Computational modeling based on the closed structure of bacterial dynamin related protein (BDRP) and the more open structure of optic atrophy-1 suggested that Mfn2 can change conformation based how closely the first and second heptad repeat (HR) domains interact (fig. S1). A closed conformation is fusion-incompetent, whereas an open conformation favoring mitochondrial fusion can be induced by a competing peptide analogous to amino acids 367–384 within the Mfn2 HR1domain (3). We identified amino acids controlling these events, first by truncation analysis to define the smallest fusion-promoting minipeptide (Fig. 1A, 1B; residues 374–384), and then through functional interrogation of this minimal peptide using alanine (Ala) scanning. Substitution of Ala for Met376, Ser378, His380 and Met381 that are highly conserved across vertebrate species (fig. S2, S3), impaired minipeptide-stimulated mitochondrial fusion as measured by increased mitochondrial length/width (aspect ratio) (Fig. 1C). The structural model of human Mfn2 in a closed conformation based on homology with BDRP predicted a helical interaction between HR1 and HR2 domains, with alignment of Met376 and His380 side chains in the HR1 domain to Leu727 and Asp725 in the HR2 domain (fig. S1). This suggested that Met376 and His380 stabilize the Mfn2 HR1-HR2 interaction, potentially explaining their critical function as defined by minipeptide Ala scanning. By contrast, Ser378 was modeled extending from the non-interacting surface of the HR1 α-helix (fig. S1), implying a different mechanism for its involvement in mitochondrial fusion.
Fig. 1. Mfn2 Ser378 phosphorylation by PINK1 regulates mitochondrial fusion.
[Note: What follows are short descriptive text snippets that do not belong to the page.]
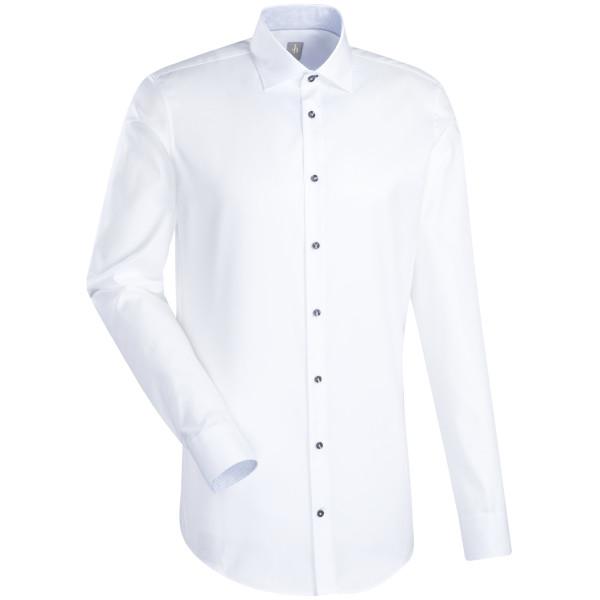 Jacques Britt SLIM FIT Hemd TWILL weiss mit Kent Kragen in schmaler Schnittform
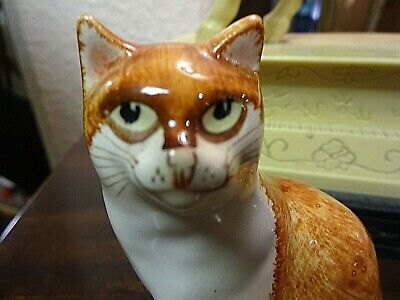 Hand Painted Babbacombe Ginger Cat By Philip Laureston B • 7.50£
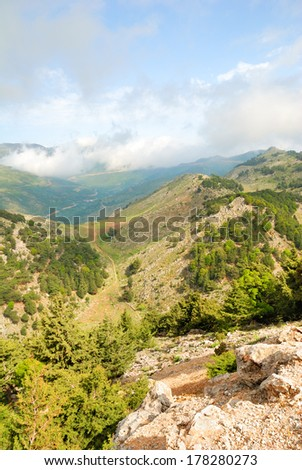 Green valley and hills on the island of Crete, Greece - stock photo
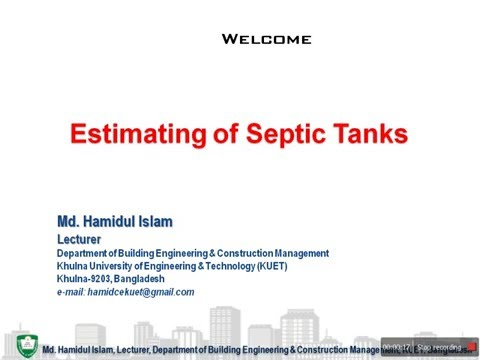 Septic Tanks, Basic Design & Estimating | Estimating Tutorial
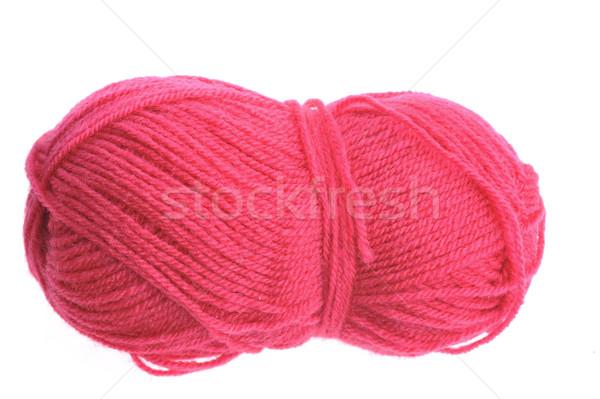woollen threads and spokes lie on  table knitting Stock photo © taden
(A) Amino acid sequence surrounding fusion-promoting Mfn2 peptide. Side chain characteristics (H, hydrophobic; +, basic; −, acidic) are above. HR1 hinge region amino acids are green. Open box encloses N-terminal 367–374, and grey box encloses C-terminal 378–384 minipeptide. (B) Mitochondrial fusion stimulated by N- and C-terminal minipeptides. Aspect ratio is mitochondrial long axis/short axis. Inset: Fusion in Mfn1- or Mfn2-null MEFs. White elements are HR1 367–374 treated; black elements are HR1 374–384 treated. Data represent mean±SEM of 3 independent experiments; p values by Student’s t-test. (C) Alanine (A) scanning of minipeptide 374–384 fusion activity. Data represent mean±SEM of 3 or 8 independent experiments as indicated. (D) Ser378 substitution analysis of minipeptide 374–384 fusion activity in Mfn2 null MEFs. p values in D and E are vs parent minipeptide 374–384 (ANOVA). (E) Binding of minipeptides with Ser378 substitutions to HR2 target sequence. Data represent mean±SEM of 6 experimental replicates. (F) Binding of Asp378 minipeptide to HR2 target sequence before (left) and after (right) Ala substitution for putative interacting amino acids. Data represent mean±SEM of 6 experimental replicates. p values by Student’s t-test. (G) Ion chromatograms from assigned Mfn2 Ser378 phosphopeptide fragment ions after incubation with PINK1 kinase (top) and stable isotope-labeled synthetic counterpart (bottom); proportional intensities are in adjacent stack plots. The graph shows co-elution of the synthetic phosphopeptide with the PINK1 product, and the identity of the MS2 spectra, which is considered to be positive identification. (H) Mitochondrial fusion promoted by Mfn2 Ser378 mutants with and without PINK1 kinase; immunoblot of protein expression at bottom. Data represent mean±SEM of 4 independent experiments. p values were determined by ANOVA. NS - not significant.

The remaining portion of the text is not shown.